Figure 3. LRP16 is required for genotoxicity-induced NF-κB activation.

(A) Whole cell lysates from cells transfected with an LRP16-expressing plasmid or the control vector were treated with the indicated concentrations of etoposide for 2 hr or with 50 μM etoposide for the indicated periods, and then immunoblotted with the indicated antibody. β-Actin was used as the loading control. (B) SW480 cells transfected with an LRP16-expressing plasmid or the control vector were treated with IR for the indicated dose. The cell lysates were then separated with SDS-PAGE and analyzed with Western blotting using the indicated antibody. (C) Whole-cell lysates from SW620 cells transfected with the indicated siRNAs and treated with the indicated concentrations of etoposide for 2 hr or with 50 μM etoposide for the indicated periods were immunoblotted with the indicated antibody. β-Actin was used as the loading control. (D) SW620 cells were transfected with the indicated siRNAs and exposed to IR for the indicated periods. Their lysates were separated with SDS-PAGE and analyzed with Western blotting using the indicated antibody. (E) SW620 cells were cotransfected with the indicated siRNAs and/or the LRP16-expressing vector that contained silent mutations in the sequences that targeted by the LRP16 siRNAs, and were then treated with 50 μM etoposide for the indicated periods. The cell lysates were immunoblotted using the indicated antibody. (F) Whole cell lysates of cells transfected with the control vector or vectors expressing LRP16 or the LRP16 mutants (LRP16_D160A, LRP16_I161A) and treated with the indicated concentrations of etoposide for 2 hr or with 50 μM etoposide for the indicated periods were immunoblotted with the indicated antibody. β-Actin was used as the loading control. One representative experiment of three was shown.

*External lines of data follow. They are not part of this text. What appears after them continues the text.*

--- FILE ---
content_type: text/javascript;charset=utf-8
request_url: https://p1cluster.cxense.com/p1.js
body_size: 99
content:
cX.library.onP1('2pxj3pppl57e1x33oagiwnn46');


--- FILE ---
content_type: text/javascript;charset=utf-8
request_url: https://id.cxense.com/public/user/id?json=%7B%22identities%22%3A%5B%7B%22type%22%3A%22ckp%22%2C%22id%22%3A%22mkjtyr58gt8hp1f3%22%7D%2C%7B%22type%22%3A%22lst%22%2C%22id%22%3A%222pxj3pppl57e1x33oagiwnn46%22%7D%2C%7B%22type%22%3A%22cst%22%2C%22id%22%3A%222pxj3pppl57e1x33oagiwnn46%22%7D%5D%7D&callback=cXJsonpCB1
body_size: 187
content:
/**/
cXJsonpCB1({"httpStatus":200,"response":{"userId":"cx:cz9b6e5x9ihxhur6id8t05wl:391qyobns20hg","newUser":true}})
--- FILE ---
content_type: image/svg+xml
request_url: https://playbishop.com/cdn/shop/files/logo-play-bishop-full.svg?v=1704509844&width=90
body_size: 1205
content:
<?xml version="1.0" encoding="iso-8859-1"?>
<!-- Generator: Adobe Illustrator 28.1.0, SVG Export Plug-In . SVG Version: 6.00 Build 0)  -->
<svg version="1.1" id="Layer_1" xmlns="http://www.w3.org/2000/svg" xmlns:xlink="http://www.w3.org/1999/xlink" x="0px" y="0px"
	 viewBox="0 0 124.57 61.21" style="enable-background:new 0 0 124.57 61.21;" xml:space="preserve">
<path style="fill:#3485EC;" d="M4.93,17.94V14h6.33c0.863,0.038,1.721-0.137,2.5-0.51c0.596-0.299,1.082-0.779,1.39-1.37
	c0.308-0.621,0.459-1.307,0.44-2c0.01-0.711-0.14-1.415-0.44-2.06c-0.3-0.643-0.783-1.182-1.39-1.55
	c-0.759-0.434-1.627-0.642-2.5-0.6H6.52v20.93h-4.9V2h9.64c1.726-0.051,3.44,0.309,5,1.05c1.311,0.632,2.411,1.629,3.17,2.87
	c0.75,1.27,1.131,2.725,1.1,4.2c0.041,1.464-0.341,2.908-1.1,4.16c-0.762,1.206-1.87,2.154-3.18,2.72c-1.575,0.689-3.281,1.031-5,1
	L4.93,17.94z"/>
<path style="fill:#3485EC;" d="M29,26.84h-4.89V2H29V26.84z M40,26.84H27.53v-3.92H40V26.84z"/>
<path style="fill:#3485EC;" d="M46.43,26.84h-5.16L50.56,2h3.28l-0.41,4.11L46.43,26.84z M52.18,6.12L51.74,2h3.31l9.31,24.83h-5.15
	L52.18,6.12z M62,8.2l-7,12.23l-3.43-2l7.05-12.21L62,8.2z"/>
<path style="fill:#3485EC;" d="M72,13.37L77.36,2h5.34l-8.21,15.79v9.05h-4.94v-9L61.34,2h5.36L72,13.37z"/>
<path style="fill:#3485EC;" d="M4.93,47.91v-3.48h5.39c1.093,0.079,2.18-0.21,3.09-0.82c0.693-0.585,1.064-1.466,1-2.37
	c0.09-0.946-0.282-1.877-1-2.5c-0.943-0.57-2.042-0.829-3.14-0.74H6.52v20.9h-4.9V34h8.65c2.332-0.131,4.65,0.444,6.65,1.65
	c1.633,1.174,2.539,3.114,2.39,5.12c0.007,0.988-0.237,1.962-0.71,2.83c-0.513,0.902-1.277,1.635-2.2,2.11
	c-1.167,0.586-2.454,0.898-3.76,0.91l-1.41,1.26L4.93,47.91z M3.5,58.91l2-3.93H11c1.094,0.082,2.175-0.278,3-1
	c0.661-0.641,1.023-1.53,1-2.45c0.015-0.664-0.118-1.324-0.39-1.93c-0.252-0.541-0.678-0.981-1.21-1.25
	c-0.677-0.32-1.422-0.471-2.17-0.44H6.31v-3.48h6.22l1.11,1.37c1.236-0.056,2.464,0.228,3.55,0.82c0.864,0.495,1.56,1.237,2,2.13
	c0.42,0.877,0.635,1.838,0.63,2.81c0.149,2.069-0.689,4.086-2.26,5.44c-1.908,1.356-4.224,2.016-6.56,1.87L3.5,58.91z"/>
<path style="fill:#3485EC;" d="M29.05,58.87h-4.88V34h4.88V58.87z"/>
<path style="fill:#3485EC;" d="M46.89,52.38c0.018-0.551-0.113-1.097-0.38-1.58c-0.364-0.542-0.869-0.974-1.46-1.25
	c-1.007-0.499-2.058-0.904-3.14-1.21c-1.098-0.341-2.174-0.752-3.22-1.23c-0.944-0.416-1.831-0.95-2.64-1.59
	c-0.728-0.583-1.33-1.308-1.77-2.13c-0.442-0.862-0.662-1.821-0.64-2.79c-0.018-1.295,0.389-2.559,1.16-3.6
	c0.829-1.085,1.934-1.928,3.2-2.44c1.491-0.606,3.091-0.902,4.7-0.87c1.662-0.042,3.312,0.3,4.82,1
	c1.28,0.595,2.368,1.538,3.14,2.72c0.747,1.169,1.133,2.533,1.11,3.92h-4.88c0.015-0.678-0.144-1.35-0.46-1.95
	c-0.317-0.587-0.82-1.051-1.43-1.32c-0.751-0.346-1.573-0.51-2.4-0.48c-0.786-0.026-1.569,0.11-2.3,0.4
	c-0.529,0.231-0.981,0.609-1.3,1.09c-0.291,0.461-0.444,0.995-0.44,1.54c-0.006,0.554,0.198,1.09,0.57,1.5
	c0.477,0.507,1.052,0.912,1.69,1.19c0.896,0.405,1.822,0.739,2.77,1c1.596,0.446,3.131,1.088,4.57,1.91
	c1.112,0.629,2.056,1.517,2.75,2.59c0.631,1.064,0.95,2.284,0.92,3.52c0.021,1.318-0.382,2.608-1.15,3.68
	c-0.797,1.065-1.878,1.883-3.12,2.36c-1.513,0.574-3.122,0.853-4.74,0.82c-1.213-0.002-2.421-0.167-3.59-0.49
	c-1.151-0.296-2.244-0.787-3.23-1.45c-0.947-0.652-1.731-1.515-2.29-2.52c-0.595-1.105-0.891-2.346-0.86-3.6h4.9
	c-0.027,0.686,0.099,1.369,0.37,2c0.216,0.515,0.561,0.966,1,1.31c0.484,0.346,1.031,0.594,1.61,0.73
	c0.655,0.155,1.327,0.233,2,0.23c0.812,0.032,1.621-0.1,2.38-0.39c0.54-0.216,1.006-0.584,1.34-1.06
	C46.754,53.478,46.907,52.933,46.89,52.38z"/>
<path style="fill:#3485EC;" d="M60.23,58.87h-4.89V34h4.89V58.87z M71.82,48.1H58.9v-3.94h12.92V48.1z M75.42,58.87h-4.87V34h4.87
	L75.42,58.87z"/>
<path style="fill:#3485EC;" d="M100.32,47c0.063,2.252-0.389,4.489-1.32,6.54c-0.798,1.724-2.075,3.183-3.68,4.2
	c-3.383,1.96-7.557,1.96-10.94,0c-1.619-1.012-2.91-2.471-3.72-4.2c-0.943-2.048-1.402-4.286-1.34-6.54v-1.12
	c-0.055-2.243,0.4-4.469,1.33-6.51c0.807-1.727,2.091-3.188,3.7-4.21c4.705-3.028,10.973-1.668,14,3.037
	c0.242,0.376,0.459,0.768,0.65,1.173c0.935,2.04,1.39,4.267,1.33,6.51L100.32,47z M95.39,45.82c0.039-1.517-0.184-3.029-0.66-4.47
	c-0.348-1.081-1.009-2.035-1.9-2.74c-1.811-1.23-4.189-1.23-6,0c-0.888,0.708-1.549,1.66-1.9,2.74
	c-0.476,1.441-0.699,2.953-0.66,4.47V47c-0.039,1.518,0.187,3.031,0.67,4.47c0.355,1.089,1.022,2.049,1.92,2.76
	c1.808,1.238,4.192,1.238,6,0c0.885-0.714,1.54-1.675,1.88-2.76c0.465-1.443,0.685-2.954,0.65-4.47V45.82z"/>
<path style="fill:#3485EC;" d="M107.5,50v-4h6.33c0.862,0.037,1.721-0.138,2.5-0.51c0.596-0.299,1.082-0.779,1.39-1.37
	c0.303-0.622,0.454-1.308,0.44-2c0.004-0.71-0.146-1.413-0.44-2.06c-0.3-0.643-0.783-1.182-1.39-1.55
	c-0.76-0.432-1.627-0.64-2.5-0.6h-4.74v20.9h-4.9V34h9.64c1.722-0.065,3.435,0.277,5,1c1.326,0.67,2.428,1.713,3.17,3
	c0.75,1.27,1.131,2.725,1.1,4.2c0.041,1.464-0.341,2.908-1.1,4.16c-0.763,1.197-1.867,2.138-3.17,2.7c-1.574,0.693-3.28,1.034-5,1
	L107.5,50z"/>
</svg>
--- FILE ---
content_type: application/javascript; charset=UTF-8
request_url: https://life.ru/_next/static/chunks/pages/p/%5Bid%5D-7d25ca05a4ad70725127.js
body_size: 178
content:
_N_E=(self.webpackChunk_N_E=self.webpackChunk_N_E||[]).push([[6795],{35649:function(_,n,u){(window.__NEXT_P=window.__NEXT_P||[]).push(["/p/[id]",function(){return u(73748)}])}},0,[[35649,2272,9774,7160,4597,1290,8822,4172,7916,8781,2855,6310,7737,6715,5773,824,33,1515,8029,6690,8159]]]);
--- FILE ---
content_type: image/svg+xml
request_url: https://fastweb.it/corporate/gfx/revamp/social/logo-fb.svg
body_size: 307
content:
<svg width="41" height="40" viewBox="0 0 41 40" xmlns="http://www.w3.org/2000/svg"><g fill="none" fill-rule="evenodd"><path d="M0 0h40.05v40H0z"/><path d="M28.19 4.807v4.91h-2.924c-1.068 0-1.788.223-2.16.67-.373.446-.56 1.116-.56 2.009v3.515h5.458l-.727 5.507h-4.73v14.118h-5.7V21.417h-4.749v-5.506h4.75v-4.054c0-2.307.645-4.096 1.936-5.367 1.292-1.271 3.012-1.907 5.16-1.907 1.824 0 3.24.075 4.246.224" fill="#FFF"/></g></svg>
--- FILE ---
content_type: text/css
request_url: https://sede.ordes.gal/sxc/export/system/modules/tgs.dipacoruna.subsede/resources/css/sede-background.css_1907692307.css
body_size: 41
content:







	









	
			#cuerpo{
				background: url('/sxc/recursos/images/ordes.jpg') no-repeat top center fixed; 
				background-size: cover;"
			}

Figure 3—figure supplement 1. LRP16 executes an essential function in the nuclear-initiated NF-κB signaling in response to DNA damage.

(A) LoVo cells transfected with control vector or LRP16-expressing plasmid were treated with the indicated concentrations of etoposide or with etoposide for the indicated periods, and their lysates were separated with SDS-PAGE and analyzed with Western blotting using the indicated antibody. β-Actin was used as the loading control. (B) LoVo cells transfected with control vector or LRP16-expressing plasmid were treated with the indicated concentrations of etoposide or with the indicated doses of IR for 2 hr, and their lysates were analyzed with Western blotting using the indicated antibody. β-Actin was used as the loading control. (C) Cytosolic and nuclear fractions derived from SW480 cells transfected with an LRP16-expressing plasmid or the control vector for 48 hr and then treated with etoposide (50 μM) for the indicated periods were immunoblotted with the indicated antibody. β-Tubulin and Sp1 were used as the loading controls and the cytosolic and nuclear markers, respectively. (D) SW620 cells were transfected with the indicated siRNAs and exposed to 50 μM etoposide for the indicated periods. The cytoplasmic and nuclear fractions were then prepared and immunoblotted with the indicated antibodies. One representative experiment of three was shown.

Figure 3—figure supplement 2. LRP16 is required for NF-κB transactivation in response to genotoxic stress.

(A) NF-κB transcriptional activity. SW480 cells or LoVo cells were co-transfected 3 × κB-luc luciferase reporter constructs with the indicated plasmids for 48 hr followed by the treatment with etoposide or IR. Luciferase activity was normalized by that in the vehicle group. (B) SW620 cells or HCT116 cells co-transfected 3 × κB-luc luciferase reporter constructs with the indicated siRNAs for 48 hr were treated with etoposide or IR for luciferase activity assay. Error bars in (A) and (B) represent the mean ± SD for triplicate experiments. *p<0.05, **p<0.01.

Figure 3—figure supplement 3. LRP16 is not critical for NF-κB1 and TAK1 activation during the cellular response to gentoxic stress.

(A–B) SW480 cells transfected with control vector or LRP16-expressing plasmid were treated with the indicated concentrations of etoposide or etoposide for the indicated periods. Their lysates were subjected to immunoblotting using the indicated antibody. One representative experiment of three was shown.

Figure 3—figure supplement 4. Ectopic of LRP16 augments DNA-damage-triggered NF-κB-mediated expression of anti-apoptotic molecules.

(A) The expression of different genes in SW480 cells that were transfected with an LRP16-expressing plasmid or the control vector followed by the treatment with etoposide were assessed with a gene expression microarray and is presented as a heat map. (B) Analyses of KEGG and GO functional pathway were performed using the gene expression microarray data. (C) RT–qPCR measurement of the expression of the indicated genes, selected from the PCR array results for human NF-κB signaling pathway, in SW480 cells during the ectopic expression of LRP16 or the control cells followed by the treatment with etoposide (50 μM) for 1 hr. One representative experiment of three was shown.